- **Given information**:
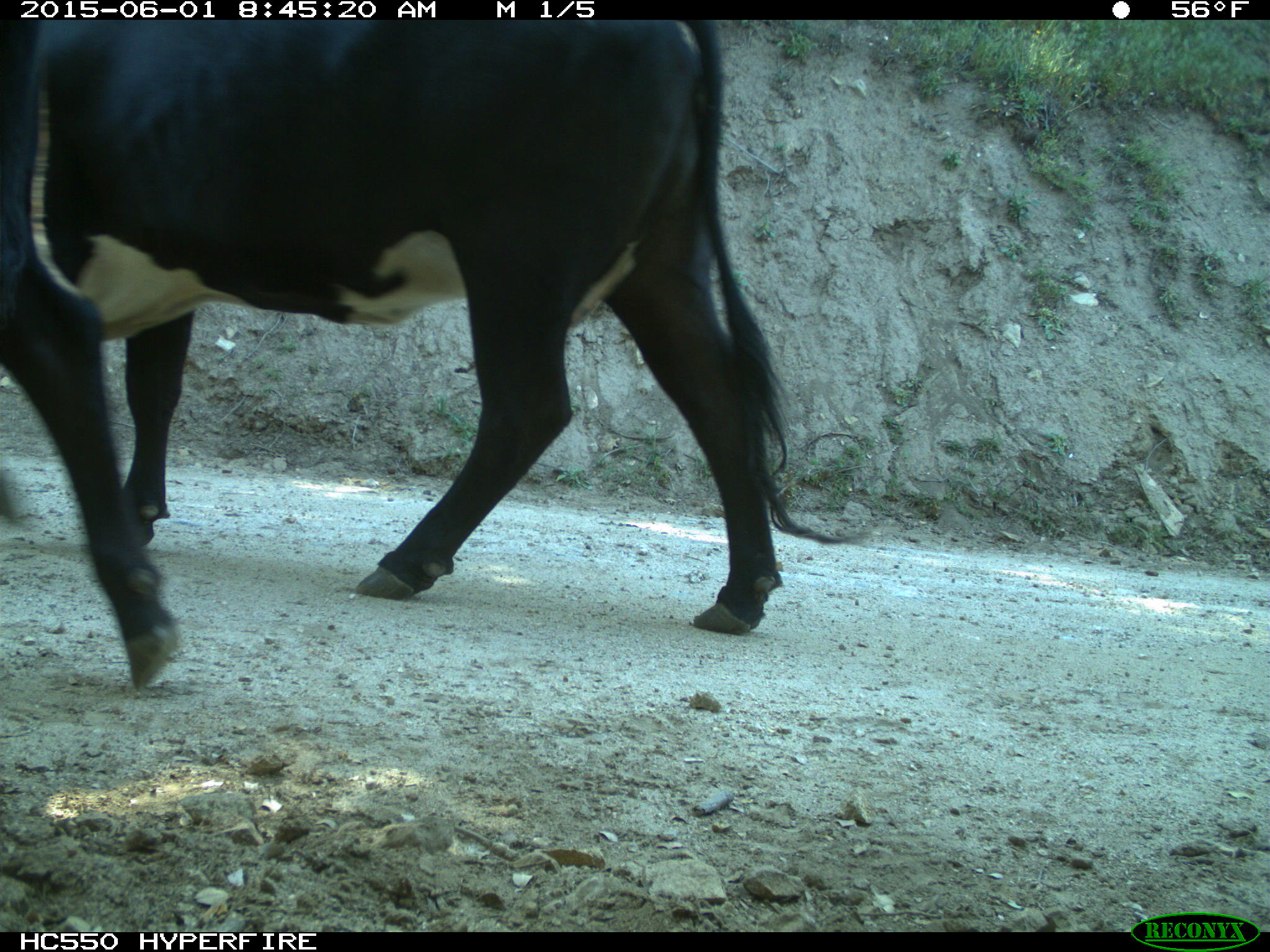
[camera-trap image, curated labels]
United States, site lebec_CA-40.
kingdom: Animalia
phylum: Chordata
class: Mammalia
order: Artiodactyla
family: Bovidae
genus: Bos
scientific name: Bos taurus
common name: domestic cow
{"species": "Bos taurus (domestic cow)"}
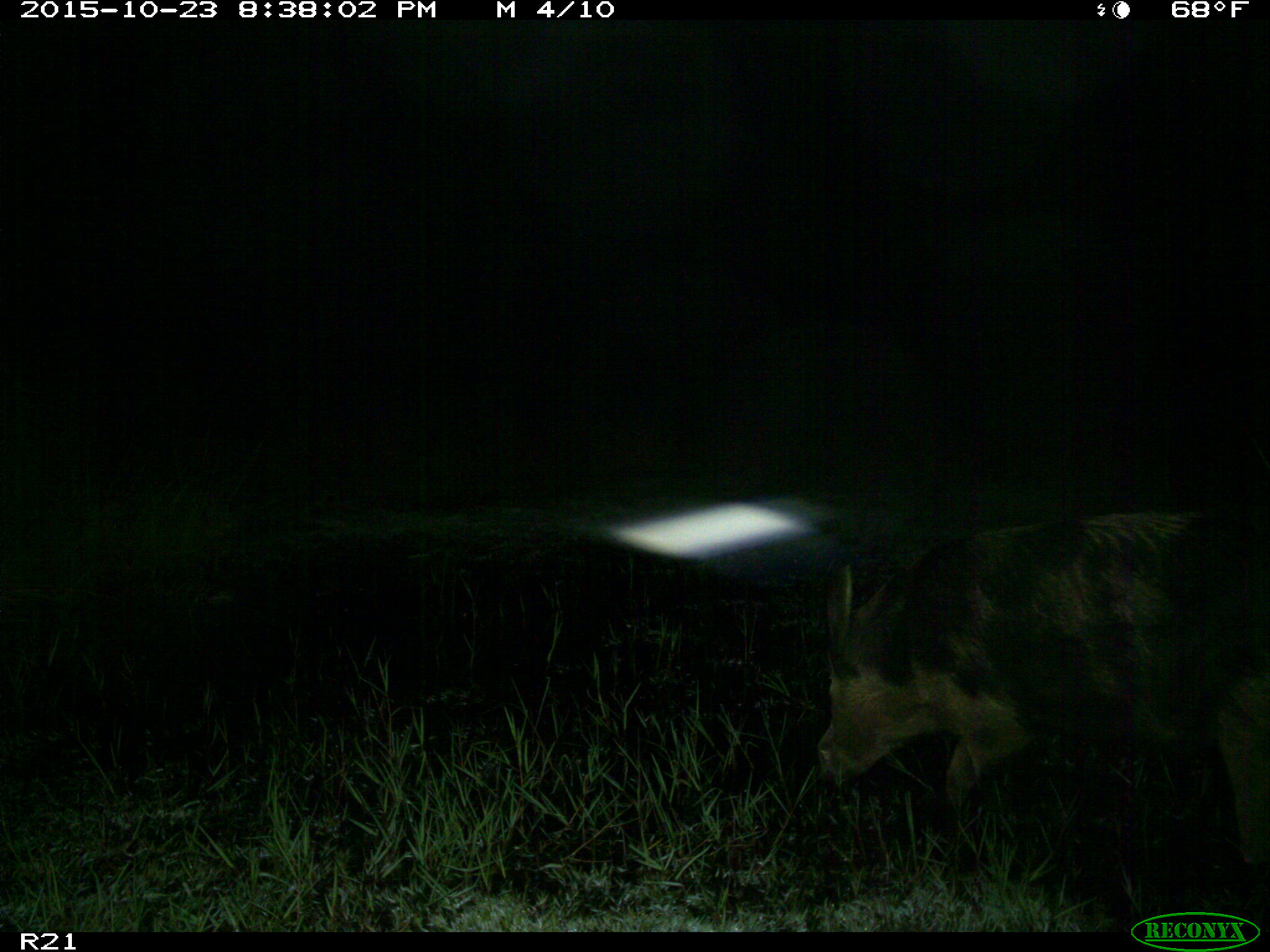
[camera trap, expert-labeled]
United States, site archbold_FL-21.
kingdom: Animalia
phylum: Chordata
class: Mammalia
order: Artiodactyla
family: Suidae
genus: Sus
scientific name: Sus scrofa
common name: wild boar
Sus scrofa (wild boar).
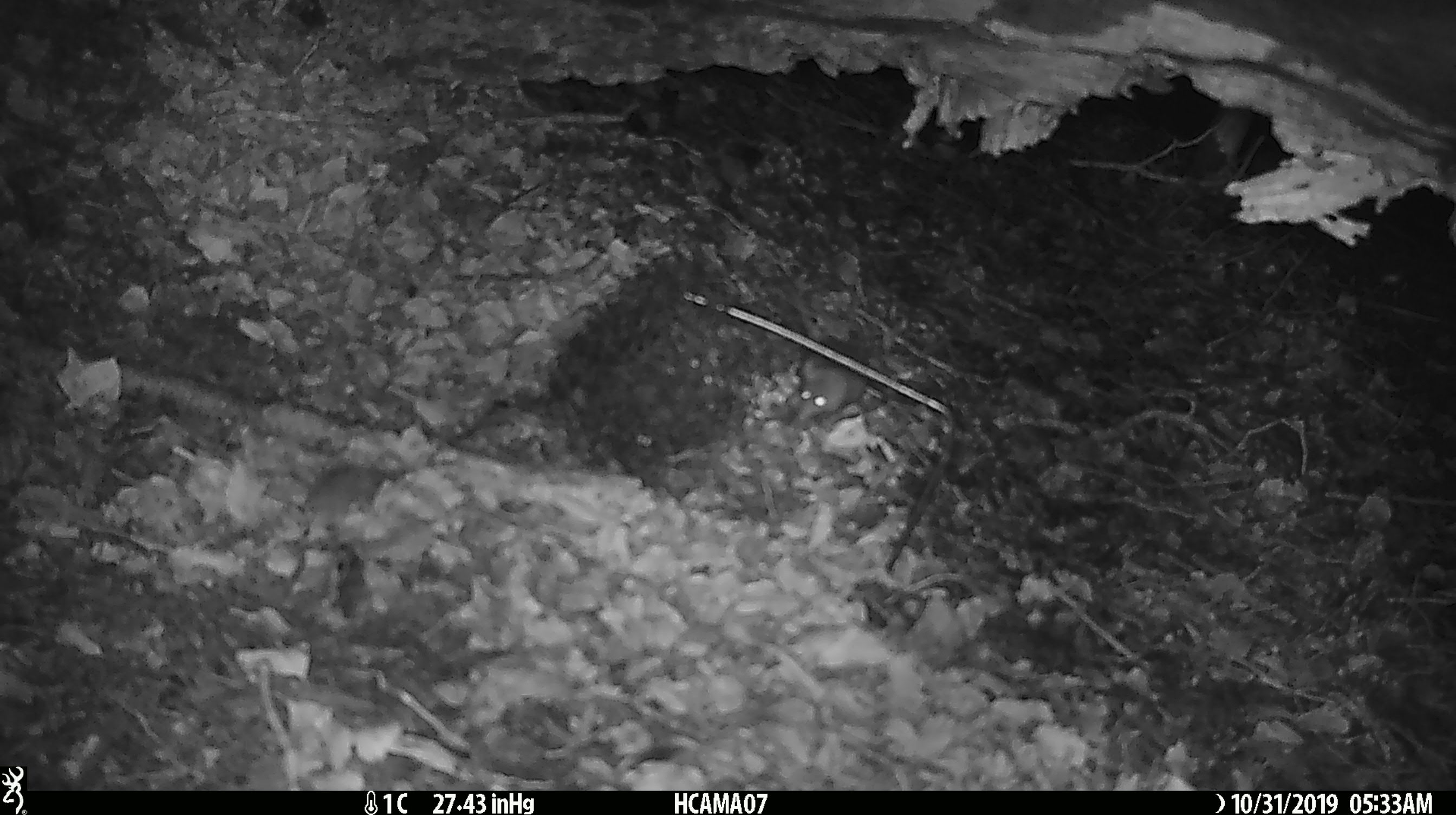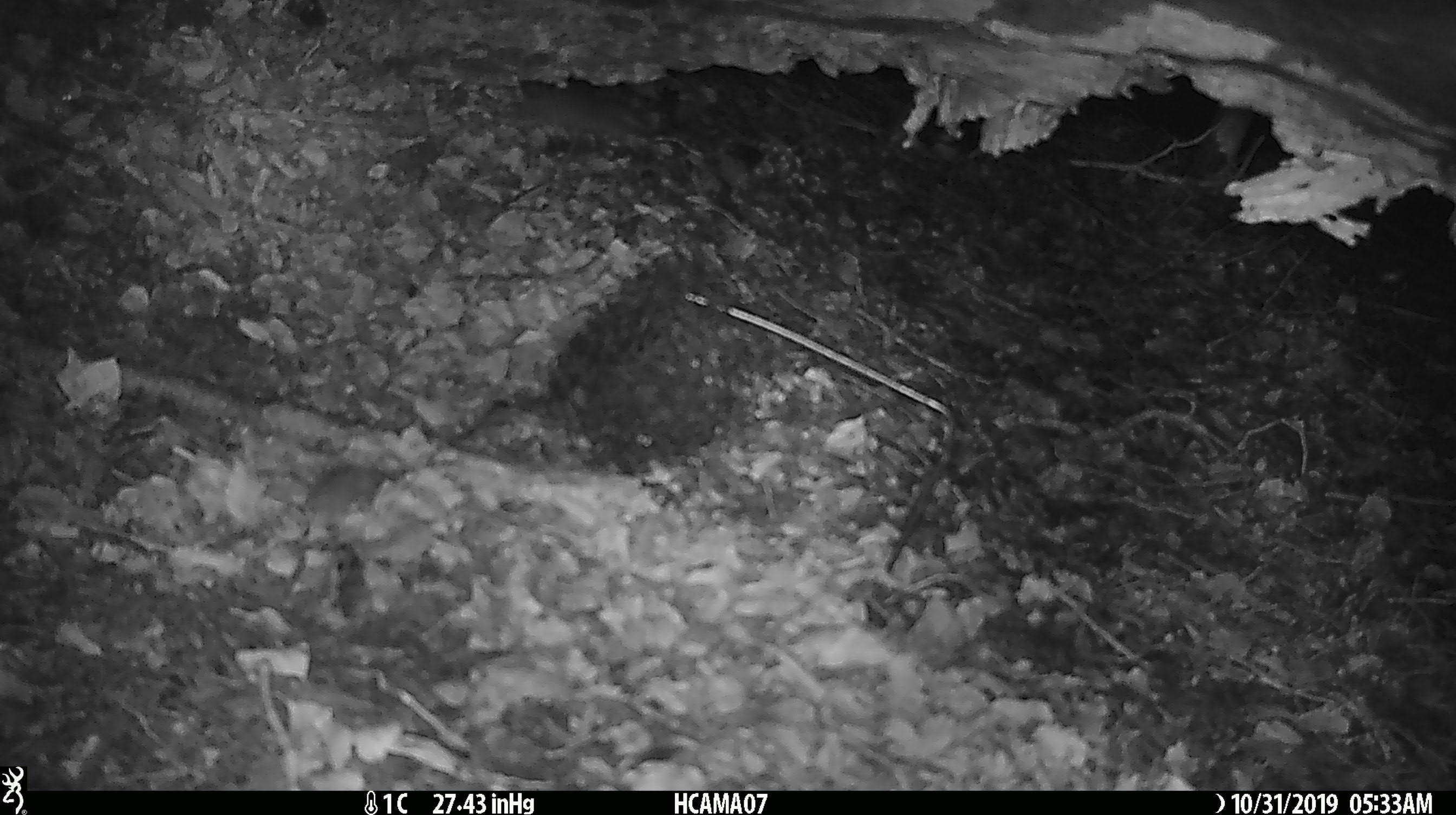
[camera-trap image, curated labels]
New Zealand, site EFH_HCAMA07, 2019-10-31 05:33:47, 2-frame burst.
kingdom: Animalia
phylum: Chordata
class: Mammalia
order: Rodentia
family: Muridae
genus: Mus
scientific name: Mus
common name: mouse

- **Work to complete**: The expected answer is the whole listing above, copied exactly, with images excluded.

- **Answer section**:
[camera-trap image, curated labels]
United States, site lebec_CA-40.
kingdom: Animalia
phylum: Chordata
class: Mammalia
order: Artiodactyla
family: Bovidae
genus: Bos
scientific name: Bos taurus
common name: domestic cow
{"species": "Bos taurus (domestic cow)"}
[camera trap, expert-labeled]
United States, site archbold_FL-21.
kingdom: Animalia
phylum: Chordata
class: Mammalia
order: Artiodactyla
family: Suidae
genus: Sus
scientific name: Sus scrofa
common name: wild boar
Sus scrofa (wild boar).
[camera-trap image, curated labels]
New Zealand, site EFH_HCAMA07, 2019-10-31 05:33:47, 2-frame burst.
kingdom: Animalia
phylum: Chordata
class: Mammalia
order: Rodentia
family: Muridae
genus: Mus
scientific name: Mus
common name: mouse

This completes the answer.